The iceberg that Levy is referring to is made up of two critical areas where real life racing has lagged. First is the battle for wagering customers in a gambling laden environment. For decades racing had the distinction of being the only game in town when it came to gambling, though that landscape has taken close to 180 degree turn with casinos now dotting the map. Internet casinos and the newest entrant into the gambling sector, sports wagering, have now joined the fray, making gambling a crowded sector for consumers entertainment dollars.
The other half of the iceberg is horse ownership, the supply side of racing which has struggled to even maintain a shaky status quo. Foal crop numbers (the total number of horses born each year) have dropped dramatically over the last decade and while they have leveled out recently, without increased production racing’s growth is inhibited. The core feature of Game of Silks is ownership of horses in the Metaverse, based upon real life horses, their pedigrees and race results. It is a natural progression for Silks players to explore real life horse ownership opportunities, which interestingly enough was the original intent behind the development of the game.
“I had spent years and years trying to figure out how to get more people into racehorse ownership because it can be an amazing experience,” Levy stated. “Believe me I tried and failed many times before I came up with the concept of Game of Silks, which has now gone on to be so much bigger than my original idea.”
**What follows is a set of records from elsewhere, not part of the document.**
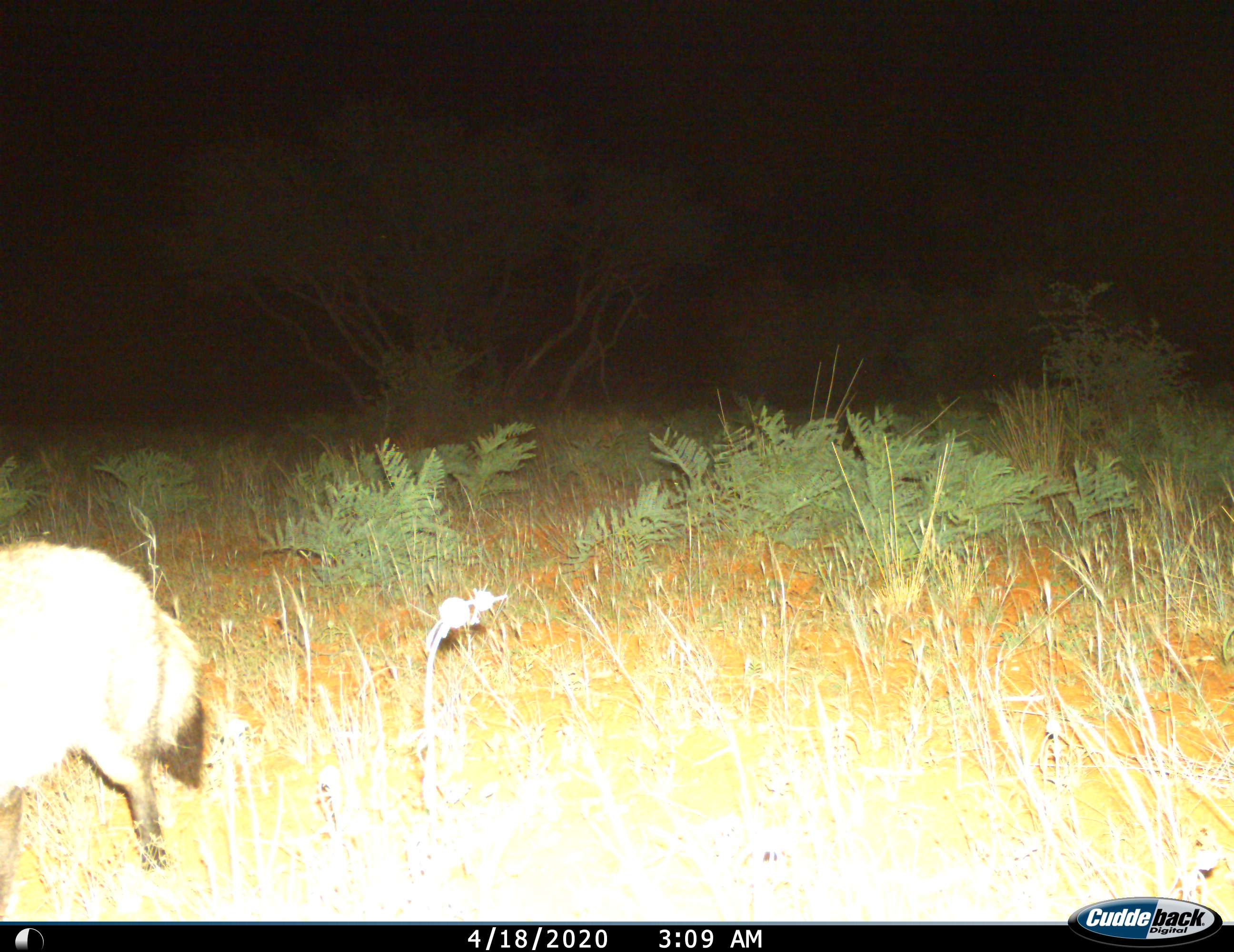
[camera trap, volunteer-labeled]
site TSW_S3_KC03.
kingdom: Animalia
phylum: Chordata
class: Mammalia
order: Carnivora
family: Canidae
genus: Otocyon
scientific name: Otocyon megalotis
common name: bat-eared fox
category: foxbateared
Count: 1.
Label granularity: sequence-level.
The ultimate test of success for the Game of Silks and NYRA’s deal is how much can it help change the narrative of horseracing, engage smart young people within a space that they are comfortable with and offer fans the ability to have ‘skin in the game’ within a strategic setting in a sport whose season is 364 days long. In a tradition fixated industry that is often held back because of its inability to relate to a modern world, Game of Silks can be the bridge that connects present day racing with the future.